Overall, the benefits of red meat should balance the risks. Further, while large daily intakes of processed meats may not be recommended, their occasional consumption should probably also be acceptable. The results of this study will help us reassess our current national recommendations.

Does our Total Wellbeing Diet need to be updated to reflect the nature of the new findings?
At this stage, no. We will take great interest in the full paper once it is published, and would certainly look to review our dietary recommendations in line with any changes to the Australian Dietary Guidelines should they occur.

It is important to remember that, unlike some other weight loss diets, the Total Wellbeing Diet is a nutritionally-balanced diet that incorporates good levels of dietary fibre – which has been shown to oppose many of the health risk factors associated with red meat consumption. In fact, the fibre content included in the Total Wellbeing Diet sets it apart from many other diets, thanks to the benefits of consuming a range of fibre sources.

For more information on the Total Wellbeing Diet, visit our website.



  1. I think the body absorbs iron more from red meat than it does from greens but i could be wrong.

  2. So much for evidence based research. The evidence is telling us red and processed meats cause cancer but the CSIRO is asking us to ignore the science in this instance. Is it the money from the recipe books? Is it some contract clause with Meat &Livestock Australia forcing you to promote red meat?

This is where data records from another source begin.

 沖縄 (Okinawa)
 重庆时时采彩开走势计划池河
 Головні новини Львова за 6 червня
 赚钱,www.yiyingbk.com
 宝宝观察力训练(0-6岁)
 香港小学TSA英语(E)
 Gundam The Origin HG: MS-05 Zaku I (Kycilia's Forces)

    “So the minimum amount of red meat a CSIRO dieter eats is 800 grams per week, plus whatever is eaten at lunch. The sample diets in the second edition specify eight weeks of menus averaging 980 grams per week of red and processed meat. And if you don’t like, can’t obtain or can’t afford fish, then you could substitute red meat for the 600 grams per week of fish in the recipes and be getting 226 grams per day of red meat.” https://www.themonthly.com.au/issue/2008/april/1276820967/geoff-russell/confounders

    “According to the WCRF/AICR, you should eat no more than 500 grams of cooked red meat a week, which is equivalent to around 750 grams of raw meat.” http://www.abc.net.au/health/thepulse/stories/2012/07/03/3533219.htm

    1. Hi Siem

      We passed your comments over to our food scientists. They responded:

      “The current CSIRO Total Wellbeing Diet as well as the online version includes up to 700g (raw weight) of red meat per week and excludes processed meat. There has never been any suggestion to replace fish with red meat. The position that has been held with respect to disease risk is that it is the total diet and lifestyle pattern that is most important. The eating plan is also high in dietary fibre, fish, dairy and vegetables which also mitigate cancer risk. The CSIRO Total Wellbeing Diet aims to decrease excess total and abdominal fat which are greater risk factors than any single dietary component. The plan also recommends daily physical activity and moderation of alcohol intake.

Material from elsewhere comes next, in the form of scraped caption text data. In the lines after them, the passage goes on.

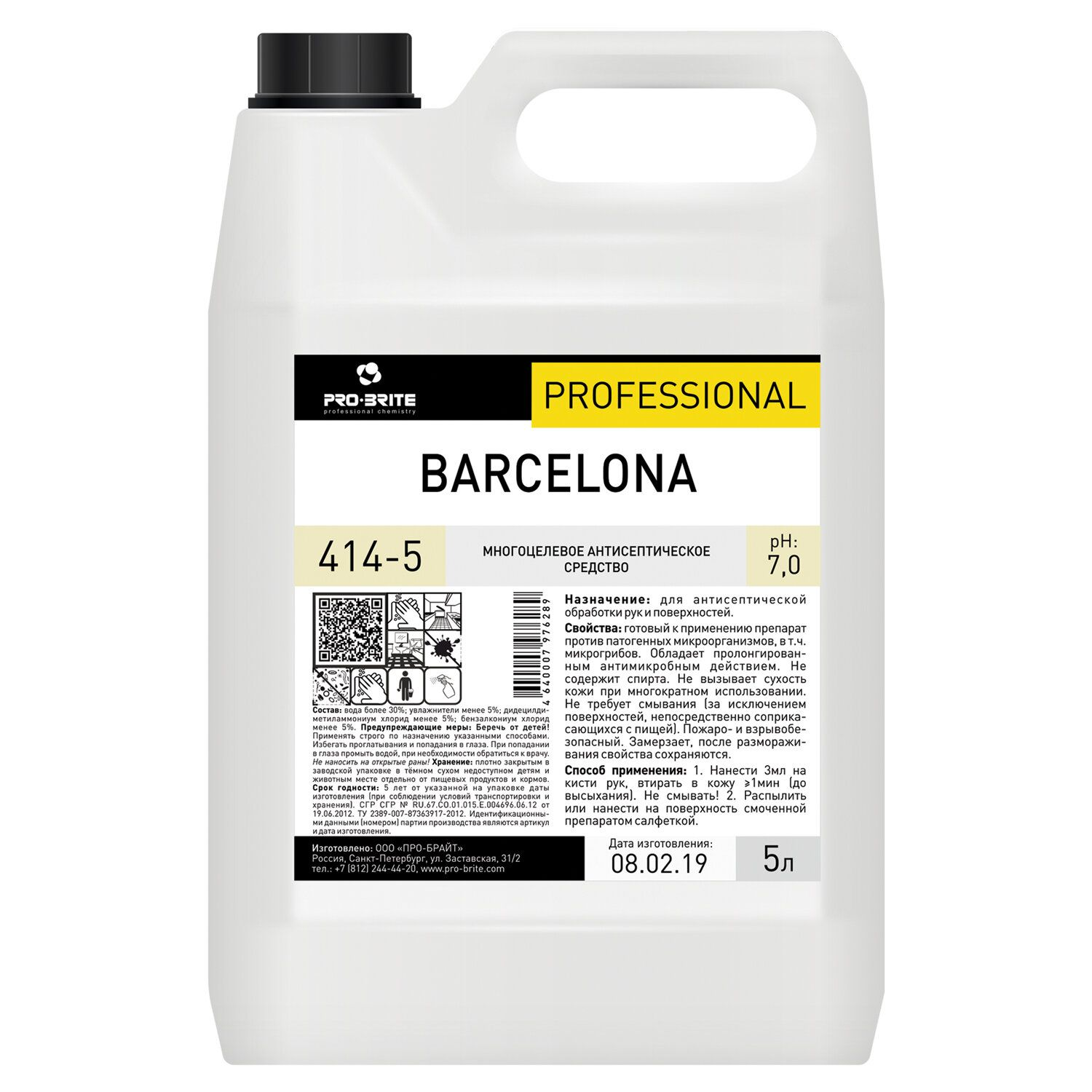 PRO-BRITE / BARCELONA skin disinfectant antiseptic based on HOUR, ready-made solution, 5 l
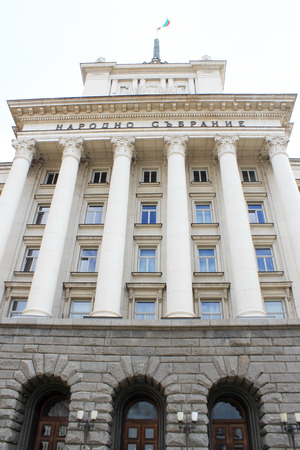 classicism: National Assembly of Bulgaria facade. Socialist classicism architecture. Photo taken in the center of Sofia, Bulgaria. Editorial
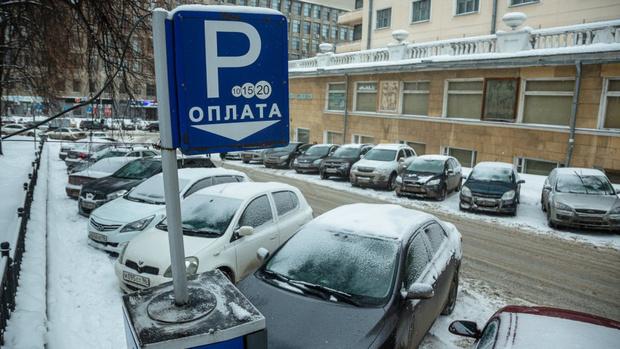 Фото №1 - В Минстрое объяснили, почему в регионах плохо развиты системы платных парковок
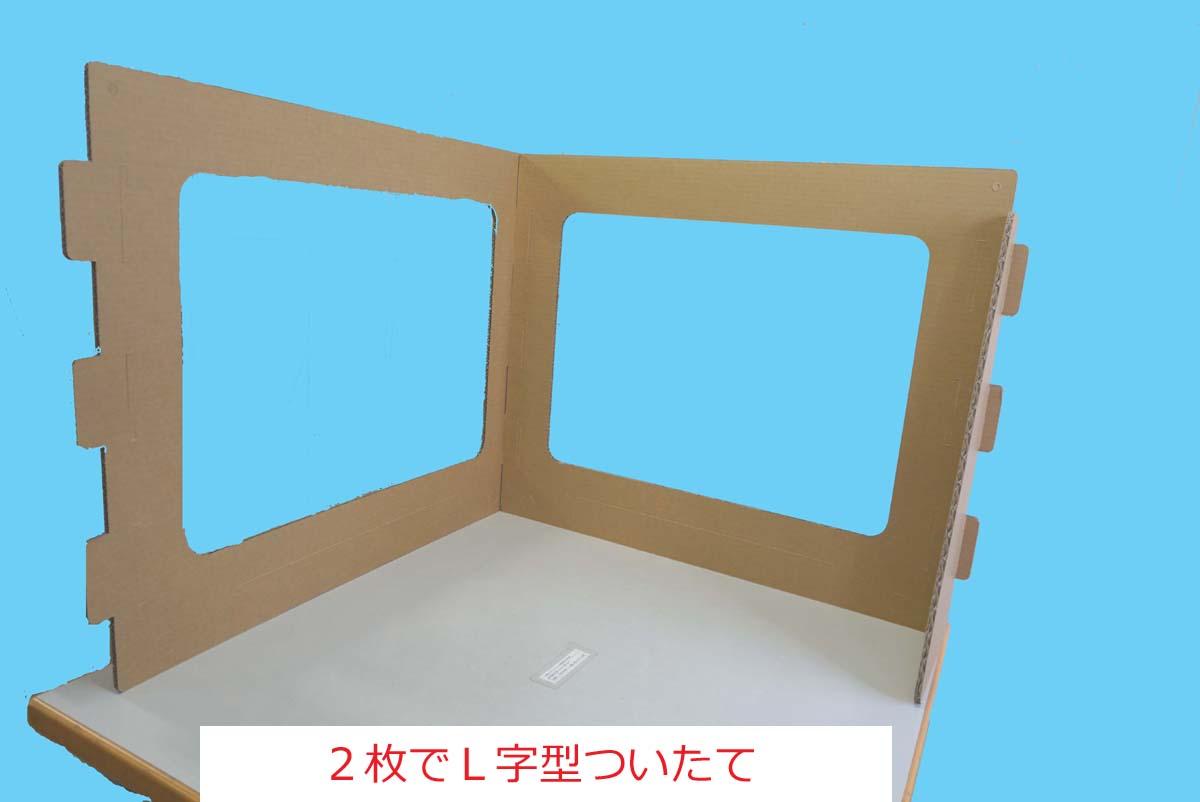飛沫防止パネル(クラフト色・強化段)L型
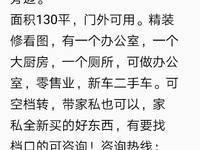 出租泰宇 城市中央130平米4500元/月商铺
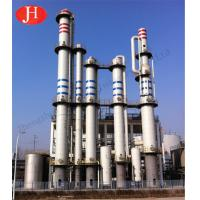 Buy cheap High Efficiency Alcohol Production Equipment / Alcohol Fermentation Machine from wholesalers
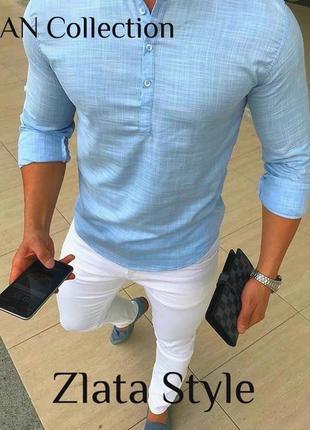 Мужская голубая модная рубашка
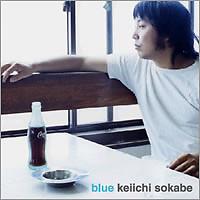 Album Blue - Keiichi Sokabe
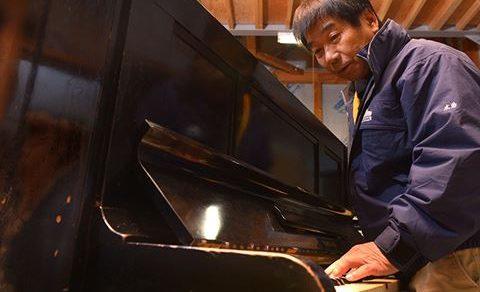 Chiếc đàn piano đã được ông Mitsunori Yagawa phục chế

      The research behind the CSIRO Total Wellbeing Diet has been funded by many agencies including Meat and Livestock Australia, Dairy Australia, National Health and Medical Research Council and CSIRO.”


      CSIRO social media

    2. In Australia over the last 50-60 years there has been a marked reduction in red meat consumption and a corresponding increase in colon cancer incidence in the population. This argues that any relationship between red meat consumption and cancer risk must be either extremely small or confounded by other uncontrolled risks such as lifestyle factors.

  3. I love meat! In moderation. I read an article recently about how an American congressman ( circa 1950-60’s) decided to implement the introduction of cereals as a major part of our diet, no science behind his policy, and now it is mainstream. Is there any historical evidence to back this up and has the CSIRO considered this in its appreciation of what constitutes a healthy diet?

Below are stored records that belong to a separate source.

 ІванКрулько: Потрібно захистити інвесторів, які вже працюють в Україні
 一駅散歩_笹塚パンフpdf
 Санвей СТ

  4. Correlation does not imply cuasation -> http://www.tylervigen.com/spurious-correlations

  5. Animal protein has been tested to cause cancer cells to grow, vegetable protein doesn’t. For those who just can’t give up meat, eat grass fed organic and only as a side dish the way the most long lived people have always done. And give up the processed stuff full of non-meat ingredients. I’m sticking to vegan thanks.